Actively managing our family portfolio over the past 15 months, I have made some mistakes and had several successes but, most importantly, I have learned and become a better investor. Today’s transactions are the manifestation of my recent resolution to focus more critically on a company’s competitive advantage.
With the confluence of potentially historic hurricane activity and CEO Bob Iger’s warning regarding lower-than-expected earnings in fiscal 2017, shares of The Walt Disney Corporation (NYSE: DIS) traded lower on Thursday. As a cautious-opportunistic, I executed a measured approach to increase our stake in DIS by 50%. Today I invested half of the new capital allocated to DIS with the residual due to be invested in two weeks (if Mickey’s theme parks are still standing).
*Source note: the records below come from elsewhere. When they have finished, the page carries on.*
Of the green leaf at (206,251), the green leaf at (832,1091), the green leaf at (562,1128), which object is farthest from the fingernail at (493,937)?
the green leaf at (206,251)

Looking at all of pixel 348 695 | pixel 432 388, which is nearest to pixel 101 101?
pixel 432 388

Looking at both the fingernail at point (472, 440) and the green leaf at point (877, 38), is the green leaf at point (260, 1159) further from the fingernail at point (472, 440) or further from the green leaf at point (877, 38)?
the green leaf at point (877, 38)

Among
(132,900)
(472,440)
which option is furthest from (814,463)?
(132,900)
DIS has not kept pace with the overall market over the past year due in part to increased competition for its cable television business, but the company’s ability to create, distribute, and license its media properties (especially action blockbuster franchises and family-focused content) provides a unique opportunity for investors. Long-term-focused investors can capitalize during the current market weakness due to uneven growth in revenue and earnings.
I love burrito bowls, but Chipotle’s (NYSE: CMG) success is difficult to expand and may be more challenging to defend against competition. After buying shares of CMG at $396.35 per share in June 2016, I liquidated our stake at $305.03 and realized a gain-offsetting capital loss.
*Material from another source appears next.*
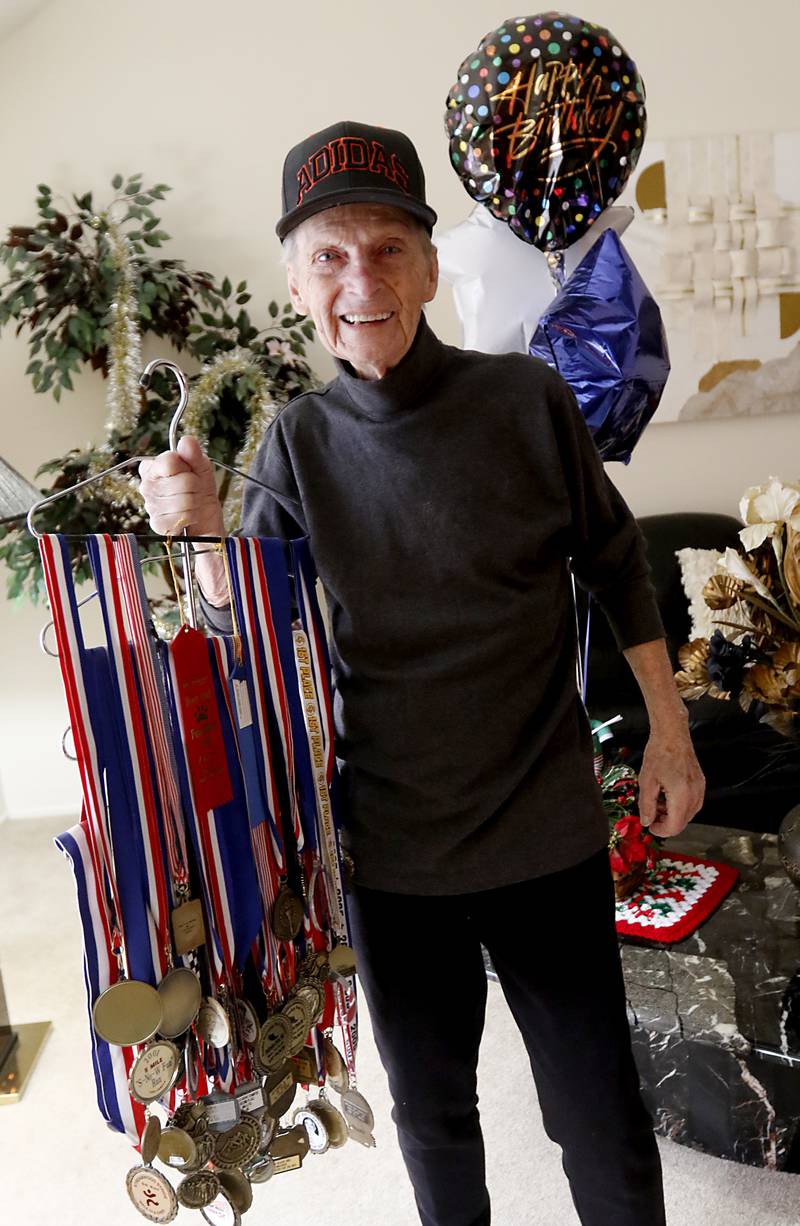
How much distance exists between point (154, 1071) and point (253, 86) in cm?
320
CMG prides itself on the quality of its food and service, but recent operational miscues and the tight labor market are significant challenges to attract and retain “top-performers.” Employees of our local Chipotle confirmed staffing shortages delayed new store openings. Though expansion provides employee advancement opportunities, new locations are less likely to be well positioned (a suburban strip mall just can’t compete with the foot traffic in urban areas), and, to fill openings created by redistributing talented employees to manage new stores, CMG may need to relax hiring. New store profitability will struggle to match the profitability of existing stores and may even cannibalize existing sales.
The failure of the ShopHouse concept and uninspired offerings currently in incubation do not encourage confidence in CMG’s ability to expand to different types of cuisines. ShopHouse was a unique concept with potential for mass expansion, but, menu complexity proved a detriment to the customer's’ experience. Now CMG has turned its focus to upscale pizza and burger restaurants which, though not as challenging to operate as ShopHouse, face fierce competition from similar offerings from Five Guys, In and Out, and every town’s local favorite burger or pizza joint.
Ultimately, I plan to avoid the restaurant business going forward. Restaurants are not difficult businesses to open or operate. Customers have many available direct or indirect substitutes (including services that deliver meal kits or groceries). Most importantly, investing in a restaurant distracts my focus from businesses that are more likely to repel aspiring competitors.